## WHAT IS NEEDED
Take every line from the records below that includes the word "recaptcha".

[Saved entries]
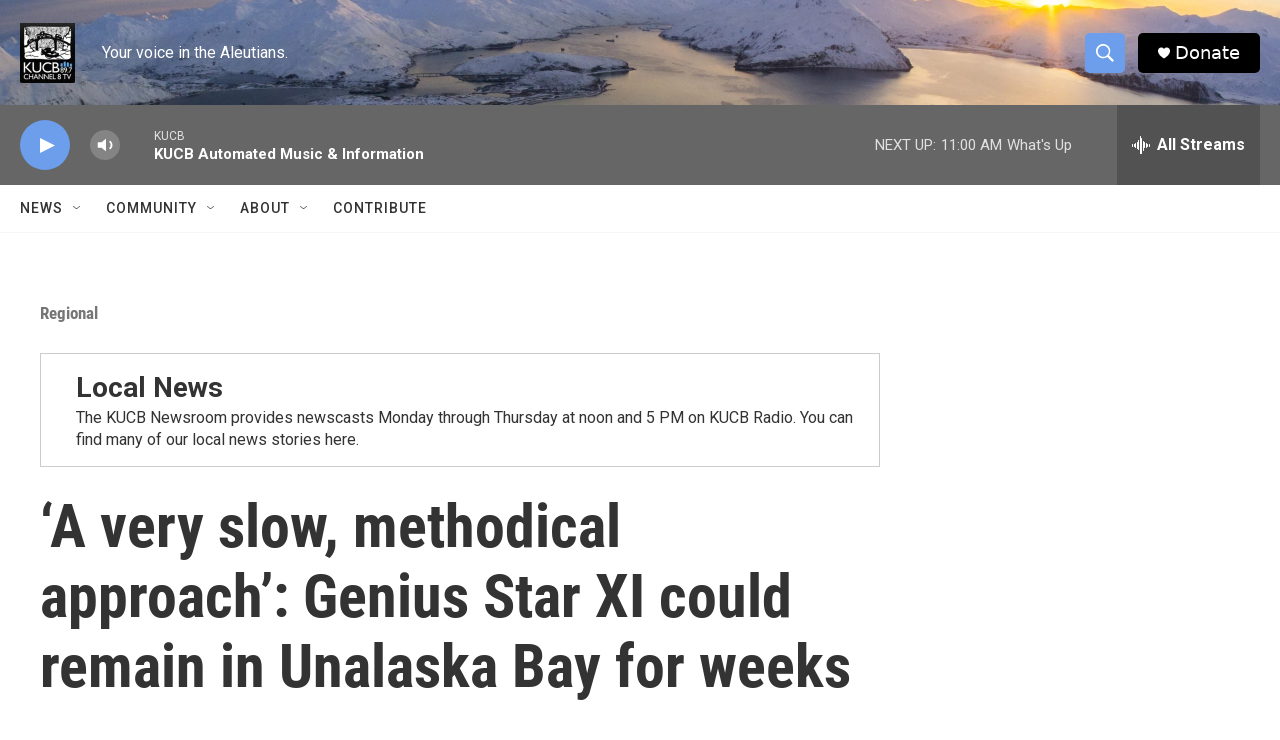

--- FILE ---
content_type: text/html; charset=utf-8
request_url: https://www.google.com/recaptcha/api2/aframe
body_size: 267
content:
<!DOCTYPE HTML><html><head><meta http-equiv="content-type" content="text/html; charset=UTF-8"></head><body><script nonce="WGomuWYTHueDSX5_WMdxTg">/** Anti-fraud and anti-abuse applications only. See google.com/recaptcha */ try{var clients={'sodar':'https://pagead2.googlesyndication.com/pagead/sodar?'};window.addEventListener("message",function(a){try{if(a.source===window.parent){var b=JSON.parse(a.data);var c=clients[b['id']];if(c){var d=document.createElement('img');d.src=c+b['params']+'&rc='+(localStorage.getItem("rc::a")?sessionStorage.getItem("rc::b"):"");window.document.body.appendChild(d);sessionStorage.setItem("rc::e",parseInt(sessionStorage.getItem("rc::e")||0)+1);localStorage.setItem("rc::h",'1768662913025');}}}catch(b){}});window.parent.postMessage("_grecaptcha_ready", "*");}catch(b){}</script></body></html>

## OUTPUT FOR THIS TASK
request_url: https://www.google.com/recaptcha/api2/aframe
<!DOCTYPE HTML><html><head><meta http-equiv="content-type" content="text/html; charset=UTF-8"></head><body><script nonce="WGomuWYTHueDSX5_WMdxTg">/** Anti-fraud and anti-abuse applications only. See google.com/recaptcha */ try{var clients={'sodar':'https://pagead2.googlesyndication.com/pagead/sodar?'};window.addEventListener("message",function(a){try{if(a.source===window.parent){var b=JSON.parse(a.data);var c=clients[b['id']];if(c){var d=document.createElement('img');d.src=c+b['params']+'&rc='+(localStorage.getItem("rc::a")?sessionStorage.getItem("rc::b"):"");window.document.body.appendChild(d);sessionStorage.setItem("rc::e",parseInt(sessionStorage.getItem("rc::e")||0)+1);localStorage.setItem("rc::h",'1768662913025');}}}catch(b){}});window.parent.postMessage("_grecaptcha_ready", "*");}catch(b){}</script></body></html>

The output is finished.